Meyer Meyer, hitching up his trousers, walked over to Hawes’s desk. He was a burly man with china-blue eyes and a bald pate, which he mopped now with his handkerchief as he sat on the edge of the desk. “Explained his rights four times,” he said. He held up his right hand like an Indian war bonnet. “ Four goddamn times, can you imagine it? He still can’t make up his mind.”
“Screw him,” Hawes said. “ Don’t tell him his rights.”
“Yeah, sure,” Meyer said.
“What’d he do?” Carella asked.
“Smash-and-grab. A jewelry store on Culver Avenue. Caught him with six wristwatches in his pocket.”
“So what’s with the rights? You’ve got him cold. Book him and ship him out.”
“No, we want to ask him some questions,” Meyer said.
“What about?”
“He was carrying two decks of heroin. We’d like to know how he got them.”
“Same way as anybody else,” Hawes said. “From his friendly neighborhood pusher.”

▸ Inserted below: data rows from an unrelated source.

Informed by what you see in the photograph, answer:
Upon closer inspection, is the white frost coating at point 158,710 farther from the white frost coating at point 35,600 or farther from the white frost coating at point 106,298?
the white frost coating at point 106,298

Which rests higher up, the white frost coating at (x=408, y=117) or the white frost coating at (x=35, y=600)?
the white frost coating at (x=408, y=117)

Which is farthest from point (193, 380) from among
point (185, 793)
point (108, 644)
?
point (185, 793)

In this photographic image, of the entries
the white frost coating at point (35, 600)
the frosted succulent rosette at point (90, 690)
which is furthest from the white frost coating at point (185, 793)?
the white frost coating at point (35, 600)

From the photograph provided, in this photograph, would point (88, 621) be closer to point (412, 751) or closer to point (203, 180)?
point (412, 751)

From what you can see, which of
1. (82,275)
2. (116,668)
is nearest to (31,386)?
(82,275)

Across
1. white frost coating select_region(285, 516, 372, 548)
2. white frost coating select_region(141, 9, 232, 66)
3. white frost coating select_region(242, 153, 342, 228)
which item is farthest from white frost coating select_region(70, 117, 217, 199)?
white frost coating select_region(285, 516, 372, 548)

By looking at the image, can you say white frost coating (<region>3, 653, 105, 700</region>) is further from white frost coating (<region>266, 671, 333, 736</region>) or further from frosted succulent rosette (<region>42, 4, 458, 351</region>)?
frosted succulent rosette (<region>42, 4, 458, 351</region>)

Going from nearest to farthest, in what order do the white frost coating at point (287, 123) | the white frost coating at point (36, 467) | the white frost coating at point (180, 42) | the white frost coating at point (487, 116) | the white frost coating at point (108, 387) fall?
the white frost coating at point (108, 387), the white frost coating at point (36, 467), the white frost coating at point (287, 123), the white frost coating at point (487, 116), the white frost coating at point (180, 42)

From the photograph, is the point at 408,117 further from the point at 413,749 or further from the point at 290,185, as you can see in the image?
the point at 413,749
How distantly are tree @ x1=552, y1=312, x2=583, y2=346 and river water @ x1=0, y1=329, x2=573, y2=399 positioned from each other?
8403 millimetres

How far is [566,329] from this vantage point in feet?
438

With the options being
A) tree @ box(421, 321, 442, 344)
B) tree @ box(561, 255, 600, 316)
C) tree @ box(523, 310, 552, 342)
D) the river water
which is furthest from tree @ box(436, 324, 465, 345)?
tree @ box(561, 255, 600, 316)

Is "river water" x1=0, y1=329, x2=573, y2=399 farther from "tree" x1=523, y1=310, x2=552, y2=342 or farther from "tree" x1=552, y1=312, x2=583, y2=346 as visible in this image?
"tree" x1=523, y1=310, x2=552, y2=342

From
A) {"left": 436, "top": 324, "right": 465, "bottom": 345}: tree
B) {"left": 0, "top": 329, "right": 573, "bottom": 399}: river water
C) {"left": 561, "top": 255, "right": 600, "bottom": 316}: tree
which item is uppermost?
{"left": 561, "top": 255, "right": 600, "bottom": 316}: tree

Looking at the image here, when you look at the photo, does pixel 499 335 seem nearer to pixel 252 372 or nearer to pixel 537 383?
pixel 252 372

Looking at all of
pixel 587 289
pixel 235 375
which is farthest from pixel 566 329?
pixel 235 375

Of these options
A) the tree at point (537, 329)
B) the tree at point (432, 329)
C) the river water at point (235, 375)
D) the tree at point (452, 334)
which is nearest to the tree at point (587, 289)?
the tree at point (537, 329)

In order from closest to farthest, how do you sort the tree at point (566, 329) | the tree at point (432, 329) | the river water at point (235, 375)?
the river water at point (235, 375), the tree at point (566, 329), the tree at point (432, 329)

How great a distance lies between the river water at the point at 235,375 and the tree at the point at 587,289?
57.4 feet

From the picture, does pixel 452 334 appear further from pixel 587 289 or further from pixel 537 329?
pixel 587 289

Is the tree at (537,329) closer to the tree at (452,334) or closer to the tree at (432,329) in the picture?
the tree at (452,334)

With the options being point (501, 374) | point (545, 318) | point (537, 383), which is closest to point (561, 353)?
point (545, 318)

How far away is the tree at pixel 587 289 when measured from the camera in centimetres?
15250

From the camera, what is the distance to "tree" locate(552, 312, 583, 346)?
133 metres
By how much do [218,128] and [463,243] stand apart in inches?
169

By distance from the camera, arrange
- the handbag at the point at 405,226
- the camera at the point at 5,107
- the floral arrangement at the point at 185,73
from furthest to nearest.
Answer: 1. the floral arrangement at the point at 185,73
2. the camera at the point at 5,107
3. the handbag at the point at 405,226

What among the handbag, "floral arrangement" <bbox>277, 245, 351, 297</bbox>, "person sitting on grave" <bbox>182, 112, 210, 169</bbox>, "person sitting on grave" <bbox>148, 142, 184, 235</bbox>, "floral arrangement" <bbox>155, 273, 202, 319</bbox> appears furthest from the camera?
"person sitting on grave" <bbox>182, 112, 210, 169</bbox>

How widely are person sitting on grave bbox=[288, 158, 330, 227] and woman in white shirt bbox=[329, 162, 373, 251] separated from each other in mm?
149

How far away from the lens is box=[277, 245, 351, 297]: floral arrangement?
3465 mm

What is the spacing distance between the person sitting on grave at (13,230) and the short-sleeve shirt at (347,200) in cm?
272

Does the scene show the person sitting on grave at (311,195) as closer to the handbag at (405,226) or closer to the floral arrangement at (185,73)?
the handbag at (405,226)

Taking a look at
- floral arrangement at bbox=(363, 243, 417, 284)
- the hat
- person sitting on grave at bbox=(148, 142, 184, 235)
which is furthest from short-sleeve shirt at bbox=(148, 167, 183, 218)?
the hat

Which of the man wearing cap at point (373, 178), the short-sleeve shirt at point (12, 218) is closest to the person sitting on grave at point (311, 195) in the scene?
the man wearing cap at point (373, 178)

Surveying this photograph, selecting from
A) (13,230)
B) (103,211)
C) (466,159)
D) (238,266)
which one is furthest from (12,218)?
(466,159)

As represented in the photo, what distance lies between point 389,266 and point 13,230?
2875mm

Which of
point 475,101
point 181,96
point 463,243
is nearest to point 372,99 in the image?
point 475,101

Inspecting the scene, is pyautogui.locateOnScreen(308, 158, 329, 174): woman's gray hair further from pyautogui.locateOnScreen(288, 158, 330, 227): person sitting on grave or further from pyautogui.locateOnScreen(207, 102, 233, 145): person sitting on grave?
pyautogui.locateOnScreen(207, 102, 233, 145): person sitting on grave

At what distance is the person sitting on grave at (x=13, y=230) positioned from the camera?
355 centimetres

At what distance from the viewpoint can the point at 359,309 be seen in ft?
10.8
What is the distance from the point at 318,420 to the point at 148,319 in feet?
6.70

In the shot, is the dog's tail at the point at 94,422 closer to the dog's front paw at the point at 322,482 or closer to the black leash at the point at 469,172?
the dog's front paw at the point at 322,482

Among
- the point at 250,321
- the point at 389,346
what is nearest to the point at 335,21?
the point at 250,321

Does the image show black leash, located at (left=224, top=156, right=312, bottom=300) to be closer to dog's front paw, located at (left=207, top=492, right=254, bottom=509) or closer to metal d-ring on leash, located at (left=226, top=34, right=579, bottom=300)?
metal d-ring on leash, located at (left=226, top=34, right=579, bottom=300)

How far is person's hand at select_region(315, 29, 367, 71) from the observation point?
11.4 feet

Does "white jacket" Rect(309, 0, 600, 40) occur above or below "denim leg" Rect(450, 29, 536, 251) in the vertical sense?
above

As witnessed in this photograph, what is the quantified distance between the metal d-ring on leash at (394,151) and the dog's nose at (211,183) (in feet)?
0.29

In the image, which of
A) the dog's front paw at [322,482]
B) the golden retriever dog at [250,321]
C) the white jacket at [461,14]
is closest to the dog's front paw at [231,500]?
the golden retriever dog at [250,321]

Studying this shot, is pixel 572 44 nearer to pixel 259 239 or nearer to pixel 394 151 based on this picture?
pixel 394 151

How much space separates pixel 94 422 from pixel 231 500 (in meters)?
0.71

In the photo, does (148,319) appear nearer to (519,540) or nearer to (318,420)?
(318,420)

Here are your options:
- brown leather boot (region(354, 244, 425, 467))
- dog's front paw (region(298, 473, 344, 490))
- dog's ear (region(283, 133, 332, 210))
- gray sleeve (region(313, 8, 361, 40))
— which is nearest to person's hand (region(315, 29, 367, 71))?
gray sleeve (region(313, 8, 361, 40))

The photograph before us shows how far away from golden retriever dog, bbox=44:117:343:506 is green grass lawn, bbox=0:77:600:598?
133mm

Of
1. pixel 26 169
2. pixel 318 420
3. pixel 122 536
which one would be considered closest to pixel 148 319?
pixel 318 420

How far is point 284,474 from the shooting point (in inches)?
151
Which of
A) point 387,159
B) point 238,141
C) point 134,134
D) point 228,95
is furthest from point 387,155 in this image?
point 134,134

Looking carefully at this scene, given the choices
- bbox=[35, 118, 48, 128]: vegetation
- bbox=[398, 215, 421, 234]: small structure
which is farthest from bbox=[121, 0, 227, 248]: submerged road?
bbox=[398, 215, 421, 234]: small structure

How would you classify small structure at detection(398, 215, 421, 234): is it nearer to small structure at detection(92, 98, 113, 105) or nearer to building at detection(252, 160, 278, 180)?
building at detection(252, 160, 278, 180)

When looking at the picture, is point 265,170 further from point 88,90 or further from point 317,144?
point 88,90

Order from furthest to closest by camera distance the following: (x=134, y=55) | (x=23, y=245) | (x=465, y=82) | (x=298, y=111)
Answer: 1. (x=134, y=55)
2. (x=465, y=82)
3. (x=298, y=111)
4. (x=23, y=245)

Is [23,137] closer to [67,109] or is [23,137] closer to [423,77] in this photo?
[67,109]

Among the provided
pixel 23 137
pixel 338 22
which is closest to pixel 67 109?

“Where’ve you been?” Meyer said.
“On vacation,” Hawes said.
“That explains it.”
“Explains what?”
“Why you don’t know what’s going on.”
“I hate mysteries,” Hawes said. “You want to tell me what’s going on, or you want to go back and explain that kid’s rights to him?”
“Brown’s doing that,” Meyer said, glancing over his shoulder. “For the fifth time. I’d better go see if he’s making any progress there,” he said, and walked back to where Brown was patiently explaining Miranda-Escobedo to the addict, who kept looking up at him solemnly.